The claim rests entirely on Hilprecht's translation of the tablet
(Hilprecht 1910). Because the tablet is so fragmentary, Hilprecht's
translation includes interpolations based on context, and sometimes
these are mere guesses. In particular, Hilbrecht's translation of
bringing "creeping things, two of everything" is supplied purely from
Hilbrecht's imagination based on a translation, dubious in itself,
where he renders, "instead of a number." Barton (1911) renders the
same line, "let the artisans (or people) come" and calls Hilprecht's
version "grossly mistranslated." (See also Prince and Vanderburgh
1910.)
Without the "two of everything" line, everything in the CBM 13532
fragment is as consistent with the Babylonian flood version as it is
with Genesis.
The early date ascribed to the tablet is unsupportable. The exact
location where the tablet was excavated was not recorded, and when
Hilbrecht came to it, it had been kept in boxes mingling tablets from
different periods (Barton 1911).
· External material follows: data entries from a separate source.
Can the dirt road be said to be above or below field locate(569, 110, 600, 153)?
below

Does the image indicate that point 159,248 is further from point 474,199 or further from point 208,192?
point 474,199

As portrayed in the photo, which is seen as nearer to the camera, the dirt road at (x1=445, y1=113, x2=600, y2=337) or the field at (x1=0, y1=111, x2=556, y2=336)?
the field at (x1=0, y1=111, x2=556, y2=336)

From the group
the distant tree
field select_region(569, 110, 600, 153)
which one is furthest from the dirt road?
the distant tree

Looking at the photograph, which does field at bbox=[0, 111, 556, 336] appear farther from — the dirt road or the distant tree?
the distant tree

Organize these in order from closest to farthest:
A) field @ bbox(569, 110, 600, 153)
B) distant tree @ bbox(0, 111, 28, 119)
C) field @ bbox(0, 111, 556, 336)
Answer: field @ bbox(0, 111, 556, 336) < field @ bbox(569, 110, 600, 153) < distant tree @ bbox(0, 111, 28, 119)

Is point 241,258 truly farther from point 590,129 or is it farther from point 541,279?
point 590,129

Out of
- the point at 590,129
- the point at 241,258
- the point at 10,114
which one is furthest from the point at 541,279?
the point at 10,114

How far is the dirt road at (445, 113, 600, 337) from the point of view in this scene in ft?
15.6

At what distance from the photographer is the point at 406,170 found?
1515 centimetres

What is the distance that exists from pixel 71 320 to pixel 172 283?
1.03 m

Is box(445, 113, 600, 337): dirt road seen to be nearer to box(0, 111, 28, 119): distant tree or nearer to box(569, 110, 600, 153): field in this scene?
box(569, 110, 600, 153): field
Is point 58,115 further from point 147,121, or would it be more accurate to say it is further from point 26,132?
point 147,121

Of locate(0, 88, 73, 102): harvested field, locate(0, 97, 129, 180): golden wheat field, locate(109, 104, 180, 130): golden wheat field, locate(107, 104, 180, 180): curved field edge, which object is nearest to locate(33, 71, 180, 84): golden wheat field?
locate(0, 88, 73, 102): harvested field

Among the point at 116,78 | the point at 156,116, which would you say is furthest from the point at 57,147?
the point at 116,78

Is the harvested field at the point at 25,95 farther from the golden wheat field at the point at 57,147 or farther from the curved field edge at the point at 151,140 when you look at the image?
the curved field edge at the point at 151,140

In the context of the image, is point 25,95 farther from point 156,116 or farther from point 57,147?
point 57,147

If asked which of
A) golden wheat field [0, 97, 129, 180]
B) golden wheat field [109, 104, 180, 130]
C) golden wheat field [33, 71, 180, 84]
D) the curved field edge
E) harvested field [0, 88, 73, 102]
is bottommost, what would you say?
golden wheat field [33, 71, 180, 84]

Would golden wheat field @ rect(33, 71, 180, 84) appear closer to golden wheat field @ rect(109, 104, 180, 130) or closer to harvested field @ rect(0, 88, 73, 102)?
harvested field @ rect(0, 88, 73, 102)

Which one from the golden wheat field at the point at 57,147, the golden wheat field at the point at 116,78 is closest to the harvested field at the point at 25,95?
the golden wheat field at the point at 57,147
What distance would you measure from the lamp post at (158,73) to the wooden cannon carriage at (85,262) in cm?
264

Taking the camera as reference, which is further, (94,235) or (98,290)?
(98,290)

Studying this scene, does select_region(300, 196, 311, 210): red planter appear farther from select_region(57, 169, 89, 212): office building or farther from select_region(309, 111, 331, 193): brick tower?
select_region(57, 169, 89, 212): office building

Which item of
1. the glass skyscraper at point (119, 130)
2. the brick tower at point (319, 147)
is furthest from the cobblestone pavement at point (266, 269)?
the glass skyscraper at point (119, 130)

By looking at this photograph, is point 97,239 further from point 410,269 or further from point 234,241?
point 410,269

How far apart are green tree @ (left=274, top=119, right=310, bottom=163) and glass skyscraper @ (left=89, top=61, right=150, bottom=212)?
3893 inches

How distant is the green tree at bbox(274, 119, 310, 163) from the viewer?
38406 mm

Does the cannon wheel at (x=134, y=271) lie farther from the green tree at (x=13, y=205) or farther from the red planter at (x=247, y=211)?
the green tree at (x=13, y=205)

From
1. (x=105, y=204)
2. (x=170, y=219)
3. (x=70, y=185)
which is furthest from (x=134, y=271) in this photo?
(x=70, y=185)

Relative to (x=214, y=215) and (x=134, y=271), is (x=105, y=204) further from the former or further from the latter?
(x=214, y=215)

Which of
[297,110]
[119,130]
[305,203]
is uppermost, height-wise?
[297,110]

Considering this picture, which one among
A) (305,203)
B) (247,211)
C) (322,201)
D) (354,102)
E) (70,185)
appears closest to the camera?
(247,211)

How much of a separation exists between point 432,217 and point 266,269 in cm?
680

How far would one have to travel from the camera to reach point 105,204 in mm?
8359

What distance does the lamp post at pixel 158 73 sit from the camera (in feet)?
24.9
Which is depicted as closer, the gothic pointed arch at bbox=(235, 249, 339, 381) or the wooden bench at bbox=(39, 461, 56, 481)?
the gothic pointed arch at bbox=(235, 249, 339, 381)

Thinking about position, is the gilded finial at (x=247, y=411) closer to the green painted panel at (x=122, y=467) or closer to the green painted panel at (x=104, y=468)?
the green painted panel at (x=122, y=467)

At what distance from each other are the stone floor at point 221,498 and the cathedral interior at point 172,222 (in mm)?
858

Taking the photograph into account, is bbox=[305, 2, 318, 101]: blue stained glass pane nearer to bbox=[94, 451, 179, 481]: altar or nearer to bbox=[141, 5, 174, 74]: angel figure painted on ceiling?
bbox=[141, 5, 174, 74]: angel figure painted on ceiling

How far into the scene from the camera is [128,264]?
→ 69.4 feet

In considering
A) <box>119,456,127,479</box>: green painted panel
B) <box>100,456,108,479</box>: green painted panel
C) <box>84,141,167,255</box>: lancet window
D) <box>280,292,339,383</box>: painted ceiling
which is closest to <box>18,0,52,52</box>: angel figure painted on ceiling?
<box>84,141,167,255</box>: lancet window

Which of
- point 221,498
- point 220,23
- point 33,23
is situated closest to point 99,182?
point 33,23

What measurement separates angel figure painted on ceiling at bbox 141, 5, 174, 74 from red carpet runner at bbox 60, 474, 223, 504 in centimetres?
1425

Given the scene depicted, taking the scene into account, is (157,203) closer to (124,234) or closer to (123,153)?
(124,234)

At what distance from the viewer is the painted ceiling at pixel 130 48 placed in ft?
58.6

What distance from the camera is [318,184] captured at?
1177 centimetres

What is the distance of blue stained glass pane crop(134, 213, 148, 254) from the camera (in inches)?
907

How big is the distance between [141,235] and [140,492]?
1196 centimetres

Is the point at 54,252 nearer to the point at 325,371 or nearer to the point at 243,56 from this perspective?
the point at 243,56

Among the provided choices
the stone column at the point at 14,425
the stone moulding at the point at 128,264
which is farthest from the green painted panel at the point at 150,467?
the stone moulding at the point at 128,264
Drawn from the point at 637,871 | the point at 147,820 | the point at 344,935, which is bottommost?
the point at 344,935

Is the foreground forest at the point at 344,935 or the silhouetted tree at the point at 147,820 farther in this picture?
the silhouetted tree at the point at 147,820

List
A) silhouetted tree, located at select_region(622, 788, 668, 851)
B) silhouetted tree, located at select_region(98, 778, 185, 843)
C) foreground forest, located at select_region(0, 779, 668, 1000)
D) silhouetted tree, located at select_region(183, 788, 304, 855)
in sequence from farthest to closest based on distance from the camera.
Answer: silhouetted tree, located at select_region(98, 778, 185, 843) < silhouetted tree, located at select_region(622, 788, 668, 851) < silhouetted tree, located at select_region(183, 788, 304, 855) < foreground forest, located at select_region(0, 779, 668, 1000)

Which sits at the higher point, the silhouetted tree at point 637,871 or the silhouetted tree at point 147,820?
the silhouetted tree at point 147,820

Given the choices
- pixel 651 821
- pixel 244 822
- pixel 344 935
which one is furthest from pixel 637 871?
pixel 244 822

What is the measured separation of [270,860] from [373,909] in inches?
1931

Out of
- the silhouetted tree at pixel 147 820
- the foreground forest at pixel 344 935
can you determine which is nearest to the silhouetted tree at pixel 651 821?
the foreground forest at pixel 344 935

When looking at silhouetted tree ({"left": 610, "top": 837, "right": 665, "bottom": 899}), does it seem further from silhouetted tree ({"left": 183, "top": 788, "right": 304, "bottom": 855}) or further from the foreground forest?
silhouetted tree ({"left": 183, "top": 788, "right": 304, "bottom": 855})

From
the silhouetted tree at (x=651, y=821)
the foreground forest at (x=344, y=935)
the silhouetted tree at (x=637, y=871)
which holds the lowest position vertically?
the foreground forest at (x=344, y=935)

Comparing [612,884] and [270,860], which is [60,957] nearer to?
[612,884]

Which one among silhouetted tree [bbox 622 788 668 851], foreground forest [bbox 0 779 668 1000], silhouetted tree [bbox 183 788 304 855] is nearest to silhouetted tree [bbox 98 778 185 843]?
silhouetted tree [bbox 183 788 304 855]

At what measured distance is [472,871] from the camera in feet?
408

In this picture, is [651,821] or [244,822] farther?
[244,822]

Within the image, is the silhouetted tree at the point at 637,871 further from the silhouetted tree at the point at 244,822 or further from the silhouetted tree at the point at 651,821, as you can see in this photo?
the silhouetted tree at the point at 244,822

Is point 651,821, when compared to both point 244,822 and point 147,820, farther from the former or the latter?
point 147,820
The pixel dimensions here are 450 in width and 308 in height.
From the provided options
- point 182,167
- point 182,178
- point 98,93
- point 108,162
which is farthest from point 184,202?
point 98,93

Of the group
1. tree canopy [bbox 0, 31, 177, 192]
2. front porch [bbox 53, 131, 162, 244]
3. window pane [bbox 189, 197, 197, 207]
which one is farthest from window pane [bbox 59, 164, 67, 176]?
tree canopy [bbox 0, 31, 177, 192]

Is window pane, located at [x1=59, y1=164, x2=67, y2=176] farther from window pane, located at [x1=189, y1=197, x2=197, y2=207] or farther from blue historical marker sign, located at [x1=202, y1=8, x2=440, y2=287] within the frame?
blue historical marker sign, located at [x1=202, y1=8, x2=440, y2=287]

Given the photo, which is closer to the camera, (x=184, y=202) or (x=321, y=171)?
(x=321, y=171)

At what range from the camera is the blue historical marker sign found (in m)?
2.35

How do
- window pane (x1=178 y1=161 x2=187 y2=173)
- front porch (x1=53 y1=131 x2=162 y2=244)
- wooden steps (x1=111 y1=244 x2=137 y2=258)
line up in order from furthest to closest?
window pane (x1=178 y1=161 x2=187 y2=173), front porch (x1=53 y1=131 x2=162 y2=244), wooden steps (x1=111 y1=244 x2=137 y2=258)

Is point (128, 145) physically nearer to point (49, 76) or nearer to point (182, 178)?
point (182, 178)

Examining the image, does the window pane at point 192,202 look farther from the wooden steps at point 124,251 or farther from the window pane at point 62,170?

The philology and style of writing
indicate a date from the Cassite period (c. 1750-1170 BCE), and not
before the First Babylonian Dynasty (ca. 1830-1531 BCE) (Barton
1911).
Sumerian and Assyrian versions of the flood story, quite similar to
the Babylonian version, date back to 1700 BCE or earlier (Tigay
1982).
References:
Barton, George A. 1911. Hilprecht's fragment of the Babylonian
deluge story (Babylonian Expedition of the University of
Pennsylvania, Series D, volume V, fasc. I). Journal of the
American Oriental Society 31: 30-48.
Hilprecht, H.V. 1910. The earliest version of the Babylonian deluge
story and the temple library of Nippur. The Babylonian Expedition
of the University of Pennsylvania, Series D, Volume V, Fasc. 1.
Philadelphia: University of Pennsylvania.
Prince, John D. and Frederick A. Vanderburgh. 1910. The new
Hilprecht deluge tablet. The American Journal of Semitic Languages
and Literatures 26: 303-308.
Tigay, Jeffrey H. 1982. The Evolution of the Gilgamesh Epic,
Philadelphia: University of Pennsylvania Press.